[DOCUMENT SEGMENT start]

Foreign minister Jaishankar’s parleys with the Iranian leadership yesterday indicate a willingness to revive Indian interests in the Islamic republic. That Jaishankar began his trip by meeting the Iranian roads and urban development minister – where discussions revolved around Chabahar port and the International North-South Transport Corridor – shows that the focus is back on infrastructure cooperation. However, coming against the backdrop of Houthi disruptions to Red Sea shipping, New Delhi-Tehran ties have already entered tricky waters.

Lost ground | Bilateral ties nosedived after India reduced Iranian oil imports to zero following US pulling out of the Iran nuclear deal and reimposing full raft of sanctions against Tehran. This even impacted Chabahar although the project was exempt from sanctions. At one point India couldn’t find ship-to-shore crane suppliers for the strategic port.

China’s expanding presence | Meanwhile, China ramped up its ties with Iran by inking a 25-year comprehensive cooperation agreement. Beijing has also been buying Iranian oil despite US sanctions. This new synergy between Beijing and Tehran creates substantial obstacles for New Delhi-Tehran ties.

Afghan recalibration | Add to this the chaotic US withdrawal from Afghanistan that left India in a tight spot. New Delhi had banked on a modus vivendi between Washington and Tehran to protect its Afghan strategic interests. But with the termination of the Iran nuclear deal and US hightailing from Afghanistan, India’s plans were quashed.

[DOCUMENT SEGMENT end]
[INFORMATION GIVEN start]

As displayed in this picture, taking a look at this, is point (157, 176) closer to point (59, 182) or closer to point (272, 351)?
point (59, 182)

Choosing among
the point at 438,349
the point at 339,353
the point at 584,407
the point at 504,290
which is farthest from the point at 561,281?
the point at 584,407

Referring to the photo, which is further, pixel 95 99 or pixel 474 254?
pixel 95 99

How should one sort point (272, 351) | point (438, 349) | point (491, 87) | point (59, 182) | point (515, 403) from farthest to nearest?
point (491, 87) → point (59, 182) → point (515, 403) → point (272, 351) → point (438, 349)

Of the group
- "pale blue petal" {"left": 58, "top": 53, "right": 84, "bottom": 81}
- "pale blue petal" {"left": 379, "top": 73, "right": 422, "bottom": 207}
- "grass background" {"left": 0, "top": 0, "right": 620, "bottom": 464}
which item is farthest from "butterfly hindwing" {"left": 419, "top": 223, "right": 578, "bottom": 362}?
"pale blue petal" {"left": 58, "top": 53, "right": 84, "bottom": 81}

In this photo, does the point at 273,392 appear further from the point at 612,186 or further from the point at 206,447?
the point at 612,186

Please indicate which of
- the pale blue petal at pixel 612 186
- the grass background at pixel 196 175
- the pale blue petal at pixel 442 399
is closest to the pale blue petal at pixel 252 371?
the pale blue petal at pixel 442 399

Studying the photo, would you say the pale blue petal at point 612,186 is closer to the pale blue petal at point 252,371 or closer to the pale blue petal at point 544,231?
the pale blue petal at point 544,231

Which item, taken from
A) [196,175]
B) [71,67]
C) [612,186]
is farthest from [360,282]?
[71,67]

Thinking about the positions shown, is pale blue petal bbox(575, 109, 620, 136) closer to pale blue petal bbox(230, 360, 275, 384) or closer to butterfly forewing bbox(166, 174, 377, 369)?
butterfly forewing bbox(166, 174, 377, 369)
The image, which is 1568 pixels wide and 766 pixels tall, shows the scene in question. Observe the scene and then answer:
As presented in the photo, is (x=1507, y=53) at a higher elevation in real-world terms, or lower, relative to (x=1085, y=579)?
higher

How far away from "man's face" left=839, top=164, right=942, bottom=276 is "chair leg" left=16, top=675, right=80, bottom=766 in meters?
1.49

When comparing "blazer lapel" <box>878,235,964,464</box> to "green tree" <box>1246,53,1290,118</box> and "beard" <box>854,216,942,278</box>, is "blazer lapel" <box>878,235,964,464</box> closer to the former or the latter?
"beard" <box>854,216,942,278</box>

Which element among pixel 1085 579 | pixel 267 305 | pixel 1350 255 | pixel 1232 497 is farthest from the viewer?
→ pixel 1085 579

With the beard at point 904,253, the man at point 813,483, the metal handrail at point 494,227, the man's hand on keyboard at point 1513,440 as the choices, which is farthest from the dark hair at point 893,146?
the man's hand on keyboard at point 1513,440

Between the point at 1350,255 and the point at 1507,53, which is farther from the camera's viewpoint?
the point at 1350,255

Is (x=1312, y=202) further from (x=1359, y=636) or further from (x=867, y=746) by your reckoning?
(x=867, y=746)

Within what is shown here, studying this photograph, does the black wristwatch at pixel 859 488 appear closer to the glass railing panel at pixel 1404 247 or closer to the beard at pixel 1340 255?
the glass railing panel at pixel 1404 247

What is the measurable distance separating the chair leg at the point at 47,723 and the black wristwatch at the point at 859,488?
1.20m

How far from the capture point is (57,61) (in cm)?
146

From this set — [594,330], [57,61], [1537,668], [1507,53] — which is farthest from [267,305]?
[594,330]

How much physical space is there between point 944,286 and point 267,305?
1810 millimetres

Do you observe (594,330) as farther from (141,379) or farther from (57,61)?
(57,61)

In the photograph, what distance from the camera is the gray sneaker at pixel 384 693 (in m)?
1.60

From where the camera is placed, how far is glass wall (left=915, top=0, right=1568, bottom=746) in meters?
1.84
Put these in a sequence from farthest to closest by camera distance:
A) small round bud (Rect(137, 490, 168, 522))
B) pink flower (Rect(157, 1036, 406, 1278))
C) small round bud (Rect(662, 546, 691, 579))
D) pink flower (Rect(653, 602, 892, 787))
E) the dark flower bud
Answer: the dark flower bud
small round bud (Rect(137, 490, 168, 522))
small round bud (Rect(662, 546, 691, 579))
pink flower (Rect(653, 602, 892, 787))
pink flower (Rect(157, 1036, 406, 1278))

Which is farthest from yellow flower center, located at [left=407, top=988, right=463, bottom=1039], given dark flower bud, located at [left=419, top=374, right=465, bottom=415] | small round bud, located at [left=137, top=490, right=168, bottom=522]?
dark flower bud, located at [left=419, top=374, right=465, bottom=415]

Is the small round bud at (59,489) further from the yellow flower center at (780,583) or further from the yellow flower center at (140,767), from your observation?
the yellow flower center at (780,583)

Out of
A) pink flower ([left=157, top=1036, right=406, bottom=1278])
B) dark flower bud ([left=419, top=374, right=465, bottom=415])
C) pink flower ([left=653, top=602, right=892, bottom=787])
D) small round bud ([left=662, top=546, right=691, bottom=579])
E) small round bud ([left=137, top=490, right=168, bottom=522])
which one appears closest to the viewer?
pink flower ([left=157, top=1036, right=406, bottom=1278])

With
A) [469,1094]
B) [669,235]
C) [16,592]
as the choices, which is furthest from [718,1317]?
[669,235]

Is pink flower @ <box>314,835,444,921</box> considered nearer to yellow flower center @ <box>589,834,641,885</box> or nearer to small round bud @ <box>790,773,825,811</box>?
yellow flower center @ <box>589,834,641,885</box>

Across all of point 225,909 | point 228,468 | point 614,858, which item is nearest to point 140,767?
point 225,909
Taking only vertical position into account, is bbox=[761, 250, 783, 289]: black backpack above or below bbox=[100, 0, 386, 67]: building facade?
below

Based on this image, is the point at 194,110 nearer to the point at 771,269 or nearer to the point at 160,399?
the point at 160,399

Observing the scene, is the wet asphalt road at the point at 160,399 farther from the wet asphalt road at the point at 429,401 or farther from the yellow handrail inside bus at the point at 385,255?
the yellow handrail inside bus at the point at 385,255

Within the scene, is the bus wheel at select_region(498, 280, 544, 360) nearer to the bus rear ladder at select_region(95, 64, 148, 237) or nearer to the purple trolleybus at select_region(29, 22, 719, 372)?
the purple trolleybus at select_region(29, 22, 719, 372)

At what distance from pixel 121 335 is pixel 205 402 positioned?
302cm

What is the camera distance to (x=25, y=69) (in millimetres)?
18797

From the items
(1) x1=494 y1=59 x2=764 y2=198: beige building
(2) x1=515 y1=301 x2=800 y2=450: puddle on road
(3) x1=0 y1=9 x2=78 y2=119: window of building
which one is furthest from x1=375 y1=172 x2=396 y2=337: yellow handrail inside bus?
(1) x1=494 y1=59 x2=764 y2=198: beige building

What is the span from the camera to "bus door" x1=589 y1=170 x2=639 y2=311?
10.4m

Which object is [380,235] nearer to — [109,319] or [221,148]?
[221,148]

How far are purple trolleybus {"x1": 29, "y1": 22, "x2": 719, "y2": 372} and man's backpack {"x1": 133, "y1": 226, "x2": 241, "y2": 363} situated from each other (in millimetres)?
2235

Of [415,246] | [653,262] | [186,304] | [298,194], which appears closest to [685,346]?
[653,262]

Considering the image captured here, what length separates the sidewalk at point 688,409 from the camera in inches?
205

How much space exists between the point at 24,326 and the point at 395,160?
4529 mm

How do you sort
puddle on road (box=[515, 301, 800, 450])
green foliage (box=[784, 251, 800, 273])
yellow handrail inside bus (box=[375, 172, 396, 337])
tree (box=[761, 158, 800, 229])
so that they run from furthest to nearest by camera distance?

[INFORMATION GIVEN end]

> _WORK TO COMPLETE_:
Print the passage of the text on India-Iran ties from "Afghan recalibration | Add" to "plans were quashed." word for word.

> _OUTPUT FOR THIS EXERCISE_:
Afghan recalibration | Add to this the chaotic US withdrawal from Afghanistan that left India in a tight spot. New Delhi had banked on a modus vivendi between Washington and Tehran to protect its Afghan strategic interests. But with the termination of the Iran nuclear deal and US hightailing from Afghanistan, India’s plans were quashed.